_Work to be completed:_
Filter the records below down to lines containing "được".

[Input material — start]

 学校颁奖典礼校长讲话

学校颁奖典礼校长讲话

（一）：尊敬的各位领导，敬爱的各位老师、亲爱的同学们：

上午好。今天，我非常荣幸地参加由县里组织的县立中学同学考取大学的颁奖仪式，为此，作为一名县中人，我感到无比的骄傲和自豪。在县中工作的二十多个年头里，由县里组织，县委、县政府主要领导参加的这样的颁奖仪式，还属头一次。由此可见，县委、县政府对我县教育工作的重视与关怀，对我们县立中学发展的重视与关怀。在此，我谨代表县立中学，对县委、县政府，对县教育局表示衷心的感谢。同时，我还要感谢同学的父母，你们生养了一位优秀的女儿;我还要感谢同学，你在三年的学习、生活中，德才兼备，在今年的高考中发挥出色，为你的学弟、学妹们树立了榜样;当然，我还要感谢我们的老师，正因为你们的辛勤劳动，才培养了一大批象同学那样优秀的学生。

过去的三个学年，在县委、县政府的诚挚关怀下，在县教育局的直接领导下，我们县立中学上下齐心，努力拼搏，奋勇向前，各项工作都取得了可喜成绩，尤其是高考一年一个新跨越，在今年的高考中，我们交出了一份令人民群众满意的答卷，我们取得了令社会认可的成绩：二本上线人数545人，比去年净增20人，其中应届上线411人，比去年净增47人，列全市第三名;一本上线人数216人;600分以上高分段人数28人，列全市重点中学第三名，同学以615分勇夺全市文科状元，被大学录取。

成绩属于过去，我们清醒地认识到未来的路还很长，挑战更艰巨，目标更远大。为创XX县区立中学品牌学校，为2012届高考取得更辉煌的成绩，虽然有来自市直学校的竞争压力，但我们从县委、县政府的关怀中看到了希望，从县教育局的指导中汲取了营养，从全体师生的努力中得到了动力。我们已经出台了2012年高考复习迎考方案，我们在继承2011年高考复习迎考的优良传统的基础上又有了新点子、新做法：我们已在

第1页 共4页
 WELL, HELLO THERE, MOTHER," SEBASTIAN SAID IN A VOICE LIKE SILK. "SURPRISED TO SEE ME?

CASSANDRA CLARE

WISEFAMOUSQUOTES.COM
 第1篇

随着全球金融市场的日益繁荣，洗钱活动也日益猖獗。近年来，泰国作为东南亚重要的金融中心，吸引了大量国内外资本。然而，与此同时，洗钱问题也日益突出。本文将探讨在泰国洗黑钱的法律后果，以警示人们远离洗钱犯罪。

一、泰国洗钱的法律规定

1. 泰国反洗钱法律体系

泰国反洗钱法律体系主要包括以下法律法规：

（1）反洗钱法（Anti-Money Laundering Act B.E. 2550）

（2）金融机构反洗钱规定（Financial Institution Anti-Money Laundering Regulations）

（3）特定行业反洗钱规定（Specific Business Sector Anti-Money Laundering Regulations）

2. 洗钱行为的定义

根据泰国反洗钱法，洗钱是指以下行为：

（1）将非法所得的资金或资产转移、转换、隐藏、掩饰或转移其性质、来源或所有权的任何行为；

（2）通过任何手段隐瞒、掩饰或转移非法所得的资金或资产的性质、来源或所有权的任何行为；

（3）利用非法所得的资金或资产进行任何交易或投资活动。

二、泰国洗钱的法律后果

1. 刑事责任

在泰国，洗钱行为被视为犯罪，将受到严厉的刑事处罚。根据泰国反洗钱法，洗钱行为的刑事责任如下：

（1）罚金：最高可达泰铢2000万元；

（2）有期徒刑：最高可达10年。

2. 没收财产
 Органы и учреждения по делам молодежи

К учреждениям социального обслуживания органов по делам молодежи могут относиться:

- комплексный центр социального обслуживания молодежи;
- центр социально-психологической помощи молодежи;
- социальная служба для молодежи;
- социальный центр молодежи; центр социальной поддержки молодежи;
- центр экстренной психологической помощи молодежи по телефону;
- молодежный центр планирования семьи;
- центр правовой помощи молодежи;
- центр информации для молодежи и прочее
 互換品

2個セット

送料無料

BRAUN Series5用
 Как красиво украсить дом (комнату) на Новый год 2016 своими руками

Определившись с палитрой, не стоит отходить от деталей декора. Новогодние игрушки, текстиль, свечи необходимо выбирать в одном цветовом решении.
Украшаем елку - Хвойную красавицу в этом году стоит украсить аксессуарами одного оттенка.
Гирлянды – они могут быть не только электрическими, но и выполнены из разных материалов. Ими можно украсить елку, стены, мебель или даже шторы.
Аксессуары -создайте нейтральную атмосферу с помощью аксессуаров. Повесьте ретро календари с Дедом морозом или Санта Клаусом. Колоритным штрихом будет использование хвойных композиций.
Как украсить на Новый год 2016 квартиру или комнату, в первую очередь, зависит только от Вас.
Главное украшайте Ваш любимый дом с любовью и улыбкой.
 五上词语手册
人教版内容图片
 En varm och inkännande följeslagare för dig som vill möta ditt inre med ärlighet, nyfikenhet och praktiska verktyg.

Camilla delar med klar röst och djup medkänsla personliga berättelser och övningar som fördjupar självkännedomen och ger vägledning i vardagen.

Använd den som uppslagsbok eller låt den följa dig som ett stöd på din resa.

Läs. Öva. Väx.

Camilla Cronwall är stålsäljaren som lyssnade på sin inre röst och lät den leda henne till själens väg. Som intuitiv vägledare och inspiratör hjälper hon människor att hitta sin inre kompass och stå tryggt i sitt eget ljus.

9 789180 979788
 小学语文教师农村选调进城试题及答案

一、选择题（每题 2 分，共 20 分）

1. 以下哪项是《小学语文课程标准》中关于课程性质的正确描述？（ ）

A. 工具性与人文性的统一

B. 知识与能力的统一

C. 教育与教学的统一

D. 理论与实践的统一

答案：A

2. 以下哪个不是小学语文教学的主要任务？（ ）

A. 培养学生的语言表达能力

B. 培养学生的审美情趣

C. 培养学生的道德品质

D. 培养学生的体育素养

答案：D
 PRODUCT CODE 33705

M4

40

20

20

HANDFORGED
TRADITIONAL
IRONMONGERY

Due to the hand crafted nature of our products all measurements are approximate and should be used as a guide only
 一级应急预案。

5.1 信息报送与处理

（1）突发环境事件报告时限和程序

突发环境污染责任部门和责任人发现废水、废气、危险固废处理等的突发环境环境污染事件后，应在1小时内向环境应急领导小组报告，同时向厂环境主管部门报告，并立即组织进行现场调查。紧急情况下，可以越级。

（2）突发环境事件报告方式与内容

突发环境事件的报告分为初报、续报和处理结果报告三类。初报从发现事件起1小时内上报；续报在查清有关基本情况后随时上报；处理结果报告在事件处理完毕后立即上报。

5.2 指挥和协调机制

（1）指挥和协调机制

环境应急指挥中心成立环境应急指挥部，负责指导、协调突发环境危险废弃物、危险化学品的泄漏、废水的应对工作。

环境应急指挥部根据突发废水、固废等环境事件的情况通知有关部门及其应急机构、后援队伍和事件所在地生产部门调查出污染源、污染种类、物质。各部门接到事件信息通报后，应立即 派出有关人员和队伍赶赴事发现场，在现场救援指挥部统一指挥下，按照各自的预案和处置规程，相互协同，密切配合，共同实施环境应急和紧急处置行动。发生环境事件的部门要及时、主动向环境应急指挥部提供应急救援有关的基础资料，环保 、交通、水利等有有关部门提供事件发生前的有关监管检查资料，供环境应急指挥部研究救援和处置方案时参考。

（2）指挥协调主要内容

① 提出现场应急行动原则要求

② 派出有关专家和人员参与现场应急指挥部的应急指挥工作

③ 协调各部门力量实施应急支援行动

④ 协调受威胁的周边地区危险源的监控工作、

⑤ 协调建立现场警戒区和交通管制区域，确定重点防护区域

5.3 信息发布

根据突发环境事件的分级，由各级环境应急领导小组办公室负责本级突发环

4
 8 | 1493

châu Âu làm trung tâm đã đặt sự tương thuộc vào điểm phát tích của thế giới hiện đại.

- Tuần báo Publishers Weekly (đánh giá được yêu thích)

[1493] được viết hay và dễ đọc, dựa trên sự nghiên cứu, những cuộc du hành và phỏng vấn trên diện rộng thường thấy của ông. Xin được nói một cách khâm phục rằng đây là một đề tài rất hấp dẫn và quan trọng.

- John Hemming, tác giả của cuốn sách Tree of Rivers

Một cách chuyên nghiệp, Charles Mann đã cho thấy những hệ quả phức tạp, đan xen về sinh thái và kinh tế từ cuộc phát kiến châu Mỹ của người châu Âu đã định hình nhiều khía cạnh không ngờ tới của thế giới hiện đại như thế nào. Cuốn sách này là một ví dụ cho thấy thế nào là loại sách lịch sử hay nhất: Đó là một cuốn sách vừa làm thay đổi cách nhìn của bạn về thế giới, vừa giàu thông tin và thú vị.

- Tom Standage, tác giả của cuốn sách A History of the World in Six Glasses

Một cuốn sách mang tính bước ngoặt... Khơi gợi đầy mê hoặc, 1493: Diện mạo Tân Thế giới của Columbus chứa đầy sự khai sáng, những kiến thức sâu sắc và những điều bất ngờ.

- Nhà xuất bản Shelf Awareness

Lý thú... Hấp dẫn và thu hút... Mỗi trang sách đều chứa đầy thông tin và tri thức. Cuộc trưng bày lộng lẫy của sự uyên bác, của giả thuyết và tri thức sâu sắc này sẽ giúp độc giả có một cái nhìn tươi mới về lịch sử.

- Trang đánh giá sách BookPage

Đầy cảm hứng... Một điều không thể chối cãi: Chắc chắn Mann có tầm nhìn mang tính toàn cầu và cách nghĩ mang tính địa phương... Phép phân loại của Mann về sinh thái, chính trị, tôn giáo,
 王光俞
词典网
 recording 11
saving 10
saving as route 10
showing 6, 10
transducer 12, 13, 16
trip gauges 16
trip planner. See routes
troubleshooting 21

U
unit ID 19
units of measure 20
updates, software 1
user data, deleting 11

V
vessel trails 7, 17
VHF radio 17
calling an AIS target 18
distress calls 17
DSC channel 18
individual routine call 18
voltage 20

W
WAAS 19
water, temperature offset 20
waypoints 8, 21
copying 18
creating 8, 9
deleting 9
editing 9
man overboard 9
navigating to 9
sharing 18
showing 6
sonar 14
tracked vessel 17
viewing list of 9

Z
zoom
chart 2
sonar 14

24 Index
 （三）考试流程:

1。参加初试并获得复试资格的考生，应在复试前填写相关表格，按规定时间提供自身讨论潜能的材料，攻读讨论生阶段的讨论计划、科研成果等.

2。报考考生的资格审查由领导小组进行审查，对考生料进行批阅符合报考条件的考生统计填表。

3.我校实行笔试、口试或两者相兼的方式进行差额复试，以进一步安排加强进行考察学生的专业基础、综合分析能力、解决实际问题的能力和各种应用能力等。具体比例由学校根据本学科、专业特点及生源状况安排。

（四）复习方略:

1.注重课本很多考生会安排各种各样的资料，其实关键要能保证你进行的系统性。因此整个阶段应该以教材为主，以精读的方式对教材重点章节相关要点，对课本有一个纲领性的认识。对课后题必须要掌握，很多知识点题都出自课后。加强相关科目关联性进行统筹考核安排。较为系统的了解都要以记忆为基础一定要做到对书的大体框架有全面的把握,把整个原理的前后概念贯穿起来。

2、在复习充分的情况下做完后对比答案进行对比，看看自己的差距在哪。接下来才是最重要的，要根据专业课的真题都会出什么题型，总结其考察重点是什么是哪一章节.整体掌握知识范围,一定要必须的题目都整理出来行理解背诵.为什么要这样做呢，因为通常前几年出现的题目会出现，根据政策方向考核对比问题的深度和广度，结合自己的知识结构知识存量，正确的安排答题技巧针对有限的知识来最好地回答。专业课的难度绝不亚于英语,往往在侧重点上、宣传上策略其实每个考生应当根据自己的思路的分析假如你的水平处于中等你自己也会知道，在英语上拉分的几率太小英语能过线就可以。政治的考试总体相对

[Input material — finish]

_Response box:_
- Tuần báo Publishers Weekly (đánh giá được yêu thích)
[1493] được viết hay và dễ đọc, dựa trên sự nghiên cứu, những cuộc du hành và phỏng vấn trên diện rộng thường thấy của ông. Xin được nói một cách khâm phục rằng đây là một đề tài rất hấp dẫn và quan trọng.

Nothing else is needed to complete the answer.